Removing NUL characters from bytes

To teach myself Go I'm building a simple server that takes some input, does some processing, and sends output back to the client (that includes the original input).
The input can vary in length from around 5 - 13 characters + endlines and whatever other guff the client sends.
The input is read into a byte array and then converted to a string for some processing. Another string is appended to this string and the whole thing is converted back into a byte array to get sent back to the client.
The problem is that the input is padded with a bunch of NUL characters, and I'm not sure how to get rid of them.
So I could loop through the array and when I come to a nul character, note the length (n), create a new byte array of that length, and copy the first n characters over to the new byte array and use that. Is that the best way, or is there something to make this easier for me?
Some stripped down code:
data := make([]byte, 16)
c.Read(data)
s := strings.Replace(string(data[:]), "an", "", -1)
s = strings.Replace(s, "\r", "", -1)
s += "some other string"
response := []byte(s)
c.Write(response)
c.close()
Also if I'm doing anything else obviously stupid here it would be nice to know.

In package "bytes", func Trim(s []byte, cutset string) []byte is your friend:
Trim returns a subslice of s by slicing off all leading and trailing UTF-8-encoded Unicode code points contained in cutset.
····················
**Stated problem 1:** In one to three sentences, explain why the NUL characters thread converts the combined string back into a byte array.
The listing has no connection to the NUL characters thread.
····················
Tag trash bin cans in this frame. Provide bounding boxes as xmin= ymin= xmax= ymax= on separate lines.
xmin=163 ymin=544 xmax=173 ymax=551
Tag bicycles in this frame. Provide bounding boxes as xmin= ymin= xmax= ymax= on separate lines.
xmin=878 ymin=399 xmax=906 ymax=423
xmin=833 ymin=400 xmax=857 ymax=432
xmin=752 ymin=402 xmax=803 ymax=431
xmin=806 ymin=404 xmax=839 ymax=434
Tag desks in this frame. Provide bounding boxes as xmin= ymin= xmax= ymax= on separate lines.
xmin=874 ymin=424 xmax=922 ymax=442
····················
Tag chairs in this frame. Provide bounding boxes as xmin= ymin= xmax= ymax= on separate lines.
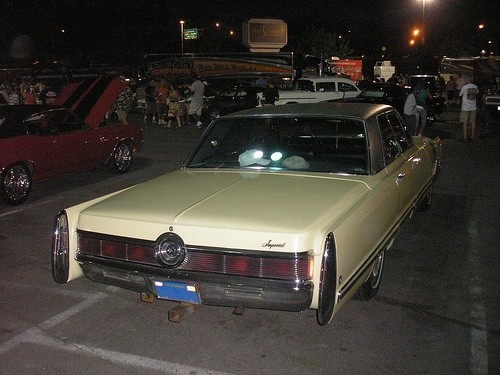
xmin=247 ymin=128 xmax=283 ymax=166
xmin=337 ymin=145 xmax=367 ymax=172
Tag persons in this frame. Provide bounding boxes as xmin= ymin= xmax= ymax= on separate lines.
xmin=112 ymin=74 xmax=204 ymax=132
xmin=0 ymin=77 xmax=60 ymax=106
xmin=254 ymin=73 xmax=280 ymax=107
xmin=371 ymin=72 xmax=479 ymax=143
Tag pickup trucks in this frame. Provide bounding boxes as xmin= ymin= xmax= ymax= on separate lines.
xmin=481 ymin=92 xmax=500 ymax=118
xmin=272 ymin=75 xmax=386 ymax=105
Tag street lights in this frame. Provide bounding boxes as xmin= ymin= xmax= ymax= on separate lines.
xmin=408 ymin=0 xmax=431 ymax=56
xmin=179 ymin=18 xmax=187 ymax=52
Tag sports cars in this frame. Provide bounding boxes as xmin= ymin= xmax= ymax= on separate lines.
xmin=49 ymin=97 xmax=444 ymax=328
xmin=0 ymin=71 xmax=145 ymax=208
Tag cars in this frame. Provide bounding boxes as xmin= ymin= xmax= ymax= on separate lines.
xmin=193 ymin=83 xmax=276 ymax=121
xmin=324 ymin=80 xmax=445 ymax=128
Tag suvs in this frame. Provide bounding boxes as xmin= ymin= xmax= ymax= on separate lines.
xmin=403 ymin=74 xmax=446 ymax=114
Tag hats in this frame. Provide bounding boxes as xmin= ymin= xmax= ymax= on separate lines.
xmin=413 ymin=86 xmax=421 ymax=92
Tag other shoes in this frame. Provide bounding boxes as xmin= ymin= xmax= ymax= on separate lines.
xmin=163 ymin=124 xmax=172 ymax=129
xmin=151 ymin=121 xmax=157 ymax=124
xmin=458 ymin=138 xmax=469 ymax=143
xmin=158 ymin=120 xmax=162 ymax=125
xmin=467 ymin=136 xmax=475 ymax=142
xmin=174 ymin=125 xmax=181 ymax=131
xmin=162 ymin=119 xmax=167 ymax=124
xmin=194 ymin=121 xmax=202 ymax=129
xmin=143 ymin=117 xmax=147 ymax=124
····················
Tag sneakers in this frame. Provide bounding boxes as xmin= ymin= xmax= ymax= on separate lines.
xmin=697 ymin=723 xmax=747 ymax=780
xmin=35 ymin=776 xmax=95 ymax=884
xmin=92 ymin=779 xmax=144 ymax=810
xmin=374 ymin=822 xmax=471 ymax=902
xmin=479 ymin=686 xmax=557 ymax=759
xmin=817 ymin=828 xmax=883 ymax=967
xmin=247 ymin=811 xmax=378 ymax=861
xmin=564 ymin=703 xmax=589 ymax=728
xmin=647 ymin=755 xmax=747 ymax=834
····················
**Stated problem 2:** Copy lines from the listing word for word, beginning at the line that has "Tag pickup trucks" and stopping after the line that has "xmin=0 ymin=71 xmax=145 ymax=208".

**Expected output 1:** After another string is appended to the processed input, the whole string is converted back into a byte array so that it can be sent back to the client.

**Expected output 2:**
Tag pickup trucks in this frame. Provide bounding boxes as xmin= ymin= xmax= ymax= on separate lines.
xmin=481 ymin=92 xmax=500 ymax=118
xmin=272 ymin=75 xmax=386 ymax=105
Tag street lights in this frame. Provide bounding boxes as xmin= ymin= xmax= ymax= on separate lines.
xmin=408 ymin=0 xmax=431 ymax=56
xmin=179 ymin=18 xmax=187 ymax=52
Tag sports cars in this frame. Provide bounding boxes as xmin= ymin= xmax= ymax= on separate lines.
xmin=49 ymin=97 xmax=444 ymax=328
xmin=0 ymin=71 xmax=145 ymax=208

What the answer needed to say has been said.